Offline conversion logic sends CRM/business events back to platforms such as Meta or Google when configured trigger rules fire.

Core concepts:

  • Platform credentials store external platform access details.
  • Trigger configs define business events that should produce conversions.
  • Conversion events represent generated conversion jobs.
  • Conversion deliveries track delivery attempts, status, and errors.

node-api owns credentials, triggers, events, delivery history, hashing, retries, and platform adapters.

Billing

Billing is owned by node-api and Stripe.

Core objects include:

  • Plans.
  • User plan state.
  • Subscriptions.
  • Checkout sessions.
  • Stripe webhook events.
  • Usage reporting from the data plane.

Developer rule: Stripe webhooks must be idempotent and signature-verified before mutating subscription state.

Copilot

Copilot is the AI assistant layer around GTM automation and product help.

There are two visible implementations in the workspace:

  • Integrated Copilot session routes documented under node-api.
  • Standalone CrimooCopilot-Backend and CrimooCopilot-front projects.

Core ideas:

  • Session creation and activation tokens.
  • SSE state streaming.
  • Gemini-backed reasoning.
  • Google GTM API inspection and modification.
  • DOM verification and iframe overlay behavior.

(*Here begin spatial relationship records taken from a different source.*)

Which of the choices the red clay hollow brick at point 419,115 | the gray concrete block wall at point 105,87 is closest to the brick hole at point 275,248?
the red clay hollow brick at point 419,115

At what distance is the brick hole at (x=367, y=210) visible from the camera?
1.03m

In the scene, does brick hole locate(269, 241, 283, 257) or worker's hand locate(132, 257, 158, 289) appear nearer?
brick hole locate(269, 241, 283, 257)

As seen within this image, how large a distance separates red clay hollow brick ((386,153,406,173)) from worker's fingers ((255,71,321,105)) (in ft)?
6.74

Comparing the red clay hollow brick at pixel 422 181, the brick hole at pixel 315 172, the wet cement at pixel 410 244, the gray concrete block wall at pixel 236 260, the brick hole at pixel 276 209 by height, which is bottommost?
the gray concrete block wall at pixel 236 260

When changing Copilot behavior, first identify whether the active path is the integrated node-api flow or the standalone Copilot service.

Storage Boundaries

DataPrimary storage
Users, workspaces, GTMs, domains, CRM, billing, conversion configPostgreSQL via node-api
Tracking events and container logsClickHouse
Runtime route/cert/config cacheIn-memory caches in gtm-proxy and gtm-fabric
Event transportGoogle Pub/Sub
External billing truthStripe
External DNS/cert providersCloudflare and Let's Encrypt

Business Invariants

  • Customer data must be workspace-scoped.
  • gtm-fabric should not become the source of truth for domain/config persistence.
  • Normal tracking should keep browser latency low by using async publish.
  • Preview/debug must stay synchronous enough for GTM debugger behavior.
  • Certificates must be fetched and cached without blocking Netty event loops.
  • Internal service endpoints should stay internal and not become public product APIs.
  • Analytics writes should tolerate spikes through batching and retries.